BT blamed what it called a “competitive” broadband market for the exodus, though many customers might simply describe it as “better deals elsewhere.” The loss coincided with a six per cent cut to its total workforce, leaving about 111,000 staff after roughly 5,000 people were shown the door in the first half of 2025.
These cuts, part of a long-running overhaul, helped the company scrape together nearly £250 million in savings during the period. That brings BT’s total savings to £1.2 billion since starting its cost-cutting spree 18 months ago. The telco hopes to carve out £3 billion in annual savings once the bloodletting is complete.
Despite all the trimming, the financial picture still looks grim. Group revenue for the six months to 30 September dropped three per cent to £9.8 billion compared with the previous year. Legacy landline services continue to dwindle, while the mobile market has cooled as users hang on to ageing handsets rather than upgrading.
Pre-tax profits fell 11 per cent year on year to £862 million, another painful reminder that simply firing people does not magically boost sales.
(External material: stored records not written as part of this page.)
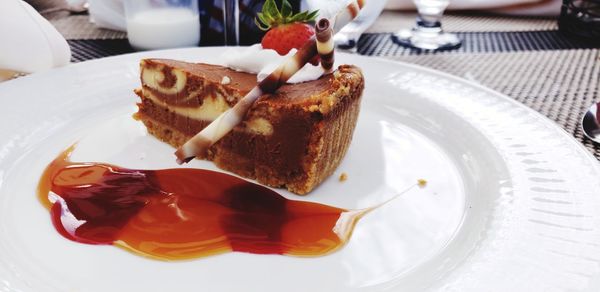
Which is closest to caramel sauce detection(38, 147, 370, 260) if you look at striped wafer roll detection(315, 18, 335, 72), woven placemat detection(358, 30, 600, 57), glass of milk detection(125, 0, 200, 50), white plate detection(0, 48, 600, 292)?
white plate detection(0, 48, 600, 292)

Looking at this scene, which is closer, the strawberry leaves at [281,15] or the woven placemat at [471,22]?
the strawberry leaves at [281,15]

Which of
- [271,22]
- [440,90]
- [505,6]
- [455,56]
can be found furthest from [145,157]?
[505,6]

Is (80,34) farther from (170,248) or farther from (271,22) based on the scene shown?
(170,248)

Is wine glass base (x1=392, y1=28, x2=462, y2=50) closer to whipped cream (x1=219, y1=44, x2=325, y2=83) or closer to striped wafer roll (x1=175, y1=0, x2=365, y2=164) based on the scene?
whipped cream (x1=219, y1=44, x2=325, y2=83)

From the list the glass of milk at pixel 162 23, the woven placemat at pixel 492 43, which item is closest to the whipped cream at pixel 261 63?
the glass of milk at pixel 162 23

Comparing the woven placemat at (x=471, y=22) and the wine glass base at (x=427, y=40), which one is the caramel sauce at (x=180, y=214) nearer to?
the wine glass base at (x=427, y=40)
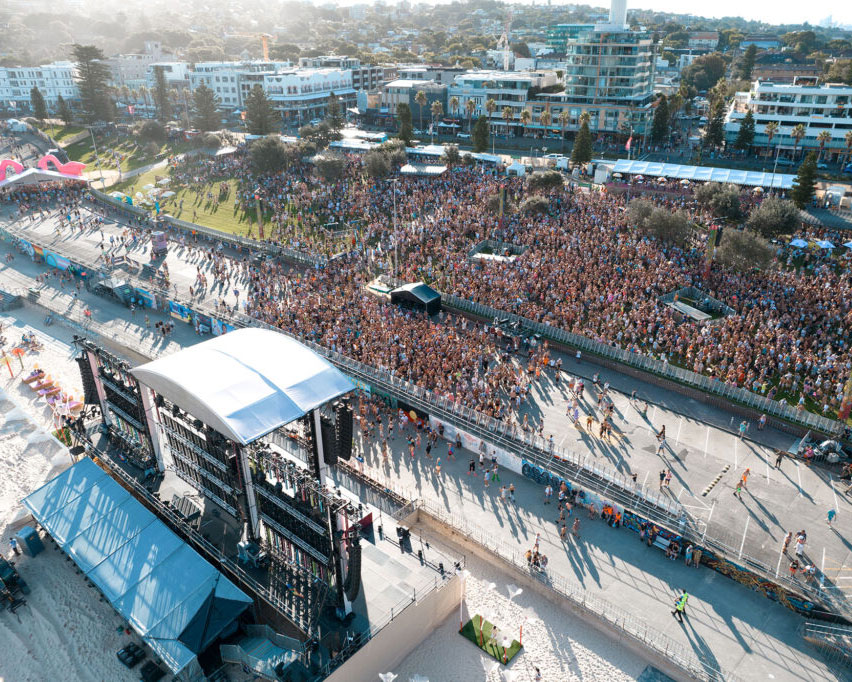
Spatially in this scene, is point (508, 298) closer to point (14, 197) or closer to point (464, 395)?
point (464, 395)

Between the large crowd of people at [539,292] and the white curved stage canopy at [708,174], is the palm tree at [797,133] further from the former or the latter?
the large crowd of people at [539,292]

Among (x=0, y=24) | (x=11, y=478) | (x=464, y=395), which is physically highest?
(x=0, y=24)

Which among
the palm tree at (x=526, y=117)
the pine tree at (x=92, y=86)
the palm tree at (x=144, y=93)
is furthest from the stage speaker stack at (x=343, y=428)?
the palm tree at (x=144, y=93)

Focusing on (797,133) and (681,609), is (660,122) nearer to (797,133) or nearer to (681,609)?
(797,133)

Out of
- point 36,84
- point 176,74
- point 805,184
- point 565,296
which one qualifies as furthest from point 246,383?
point 36,84

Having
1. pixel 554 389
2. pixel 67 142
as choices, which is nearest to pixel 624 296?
pixel 554 389
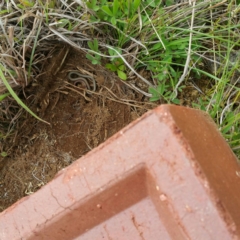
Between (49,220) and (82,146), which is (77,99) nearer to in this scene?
(82,146)

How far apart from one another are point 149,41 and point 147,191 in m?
0.64

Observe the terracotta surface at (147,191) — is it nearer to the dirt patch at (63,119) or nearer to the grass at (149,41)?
the grass at (149,41)

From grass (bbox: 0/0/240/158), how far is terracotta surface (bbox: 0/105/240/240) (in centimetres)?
41

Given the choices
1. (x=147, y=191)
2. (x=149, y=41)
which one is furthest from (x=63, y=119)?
(x=147, y=191)

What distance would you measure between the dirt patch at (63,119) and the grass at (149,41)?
0.08m

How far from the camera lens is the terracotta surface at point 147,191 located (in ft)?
2.48

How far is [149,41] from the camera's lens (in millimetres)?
1339

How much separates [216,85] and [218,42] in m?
0.17

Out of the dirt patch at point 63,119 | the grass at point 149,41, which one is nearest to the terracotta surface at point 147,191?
the grass at point 149,41

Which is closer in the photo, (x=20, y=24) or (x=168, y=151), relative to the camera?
(x=168, y=151)

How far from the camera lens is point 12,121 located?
4.93 feet

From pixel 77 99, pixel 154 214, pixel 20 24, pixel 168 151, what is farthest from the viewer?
pixel 77 99

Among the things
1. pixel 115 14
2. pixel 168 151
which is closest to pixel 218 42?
pixel 115 14

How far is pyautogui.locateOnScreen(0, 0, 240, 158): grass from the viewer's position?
4.23 feet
BT chief executive Allison Kirkby said:“BT is delivering on its strategy in competitive markets,” she insisted, claiming the company was seeing “customer growth across consumer broadband, mobile and TV.”
Kirkby also said BT’s focus on the UK and “radical simplification and modernisation” were offsetting weakness in international and legacy operations, as well as higher labour costs brought on by the government’s tax changes.